During WW2. Luxurious materials were in short supply for making "new" pieces of jewellery. Many people handmade their own jewellery and material choices were often very inventive. Scraps of plastic wire, textiles and leather as well as found objects such as fir cones and seeds were often used. Instructions for making your own jewellery were published in magazines.

One of the things I love about this kind of jewellery is how inclusive is it. Everyone could make it and it was very low tech. You didn't need any fancy pieces of equipment to produce it. There is something lovely about everyone being able to make their own from one set of instructions and them all being unique. I like to imagine who made them and how they might have looked on the garments of the time.

A while ago I found this brooch in an antiques shop in Rye. It is made with the plastic casing from electrical wire. Some sources say that women collected these scraps from the factory floor, although I did speak to someone who said that they could remember being able to purchase this wire from shops too. Some attribute the brooches to women making them at home for themselves and to sell, other say Italian prisioners of war made them. I have also heard and read accounts of them being sold in markets or outside the factories where the materials were collected.

I have been researching this area of jewellery in order to help me design and make my own series of brooches, using plastics,leather,felt,buttons,wool and household items. I will then be teaching others how to make them as part of the Making More project.

Making More

Back in November I was awarded a commission for "Making More" a pilot project organised by Making Space and LV21 Ltd with funding from Arts Council England.

Paivi Seppala (LV21) and Lynne Dick (Making Space), were looking to commission two UK-based designer-makers to work on a pilot project researching a new business model, focusing on the development of making skills at a local level in Hampshire/West Sussex Border and Kent/Medway areas. I was thrilled to be awarded the commission for Kent as it's the County I live in and love!

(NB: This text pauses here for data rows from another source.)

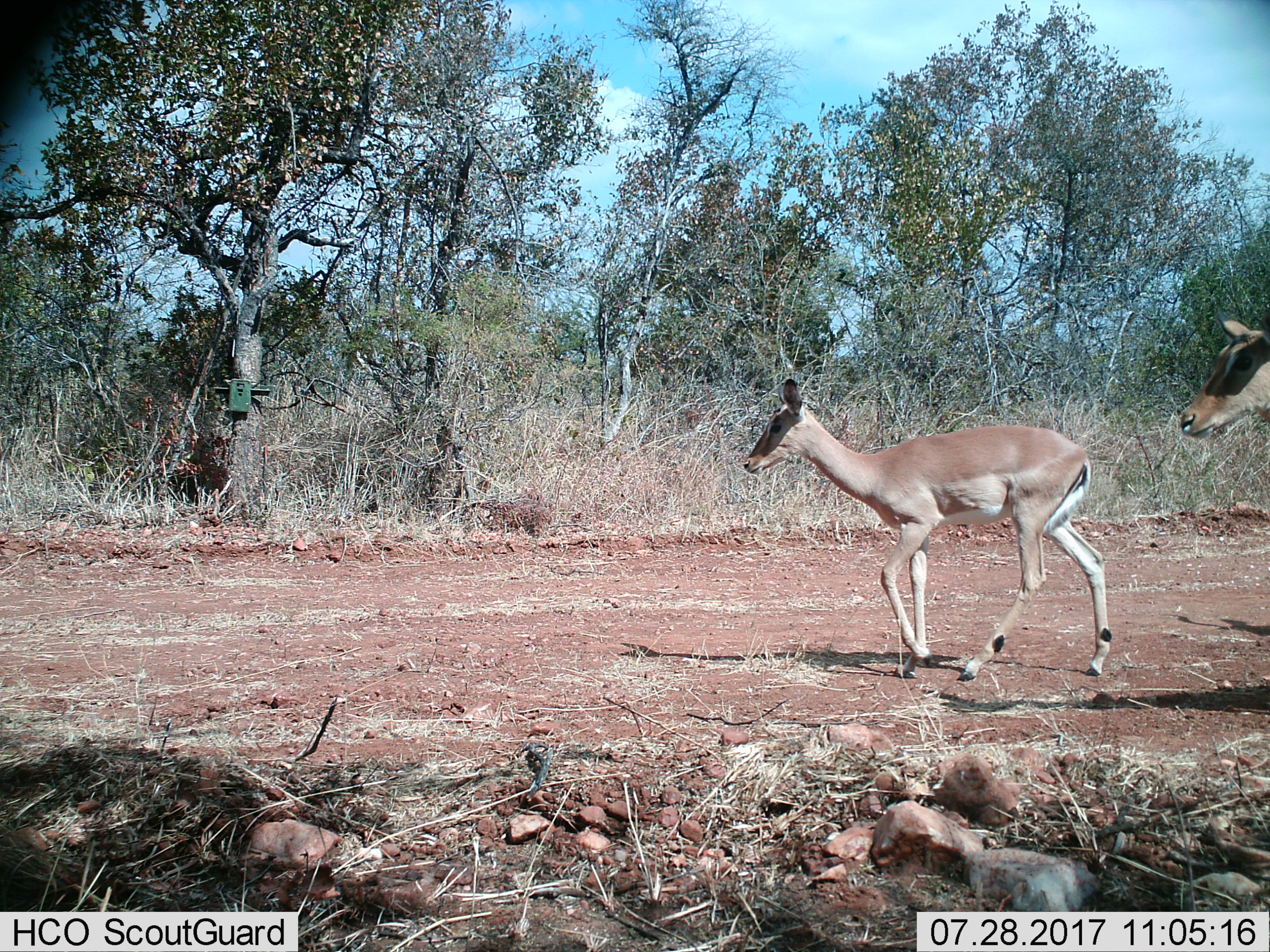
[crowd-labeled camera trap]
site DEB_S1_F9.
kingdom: Animalia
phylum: Chordata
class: Mammalia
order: Artiodactyla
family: Bovidae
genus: Aepyceros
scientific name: Aepyceros melampus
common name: impala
Impala (Aepyceros melampus), count 2. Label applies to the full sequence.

The project will involve me developing and delivering a programme of skills teaching sessions for jewellery. The group will then develop a collection of works in a number of workshops, to take forward and retail in local outlets.

The teaching element of the project will take place on LV21, a 40 metre steel-hulled lightship transformed into a floating art space and performance facility. The most unusual place I have ever taught in! I visited LV21 back in December and was amazed at the space and the diversity of events that take place onboard, including: gigs,residencies,workshops and school visits as well as arts management and consultancy.

The project was "inspired by the model adopted by the Rural Industries Bureau in the 1930s recession, where local village women were trained in quilting and these quilts were then sold to the Dorchester, London (later displayed in 2010 at the V&A Quilting exhibition)."

Stella Harding is the other artist, who will be working on the Hampshire project.

Over the next few months I will be sharing with you the development of the project.

Monday, 3 February 2014

Buttons

I have been collecting and get getting a bit obsessive about buttons recently, as part of my research for a new and very exciting commission (more news on that very soon!) By chance, a good friend of mine, Paula Lindblom, sent me some buttons as a Christmas gift from Sweden. The beautiful flower posies. I love the way they are all lined up in a regimented grid format. I have them displayed in my studio for the moment as they are just nice to look at and have about me in my environment as I think and make.

The other ones, little pink bunnies, also on the original backing card are an eBay find. I may keep these on the card for a while to look at. I have got quite attached to these ones, so they may never make it into a jewellery object!